La scoperta è di un architetto, Enzo Pinci, che tra l’altro è proprietario di parte del castello, ed è stata presentata appunto a settembre in una conferenza stampa alla quale hanno partecipato anche storici dell’arte come Claudio Strinati. Le foto lasciano adito a pochi dubbi: Se poi pensiamo che nei primi del 600 il castello era di quei Mattei che negli stessi anni proteggevano il pittore lombardo (che visse anche nel palazzo di via Caetani e che per i principi romani dipinse più opere), i possibili dubbi diminuiscono. E il panorama Caravaggio deve averlo visto dal vivo, venendo cioè in Sabina, visto che il paesaggio dipinto, spiega Pinci, testimonia di un cantiere in corso, come si evince “dalla rappresentazione della copertura in tela oleata che veniva usata nei cantieri dell’epoca”.
Insomma, Michelangelo Merisi da Caravaggio, tra i suoi tanti viaggi, ne fece assai probabilmente anche uno (piccolo) dalle nostre parti. Come sabino acquisito, e appassionato da sempre di Caravaggio, l’idea m’intriga. Me lo immagino arrivare a cavallo da Roma, per riposarsi o per scappare da qualche nemico (o dalla giustizia), girare un po’ nei dintorni, annoiarsi della quiete locale, prima di tornare alla sua vita turbinosa nella capitale.
Dicevo prima del quadro come della versione degli Uffizi. Quella più famosa e storicamente documentata. Che da quasi subito (dal 1608) è attestata nella collezione del cardinale Maffeo Barberini, poi papa con il nome di Urbano VIII. Perché poi ce n’è un’altra, di tela, che è saltata fuori alla fine degli anni 80 (mi ricordo di averla vista in una mostra negli anni 90) e sta in America, a Princeton, nella collezione Piasewska-Johnson.
Secondo Mina Gregori, questa versione è antecedente e dovrebbe essere datata agli ultimi anni del 1500. Io, a naso, l’avrei detta più tarda, visto il fondo nero e la potenza del chiaroscuro. Ma la Gregori, nel catalogo della mostra di cui dicevo, argomenta dottamente e anche in maniera convincente la sua datazione.

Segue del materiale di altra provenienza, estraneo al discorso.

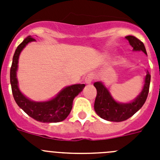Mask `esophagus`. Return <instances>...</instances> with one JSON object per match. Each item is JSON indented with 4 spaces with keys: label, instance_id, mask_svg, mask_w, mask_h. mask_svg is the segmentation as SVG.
Listing matches in <instances>:
<instances>
[{
    "label": "esophagus",
    "instance_id": "34e87169",
    "mask_svg": "<svg viewBox=\"0 0 160 160\" xmlns=\"http://www.w3.org/2000/svg\"><path fill=\"white\" fill-rule=\"evenodd\" d=\"M93 79H94V76H93V74L89 73V74H87V75L85 77V82L87 83V84H90V83L92 82Z\"/></svg>",
    "mask_w": 160,
    "mask_h": 160
}]
</instances>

Un’osservazione: Caravaggio dipingeva sempre “dal vero”, servendosi di modelli: in questa tela sembra utilizzare curiosamente lo stesso modello per Isacco e per l’angelo (le chiome sono diverse e i profili opposti, ma l’insieme di naso-bocca-mento mi pare inequivocabile).
La qualità della pittura è comunque eccelsa, con un impatto su chi guarda certo più forte rispetto all’altra tela. Uno scontro tra giganti, comunque. Anzi, tra opere dello stesso gigante.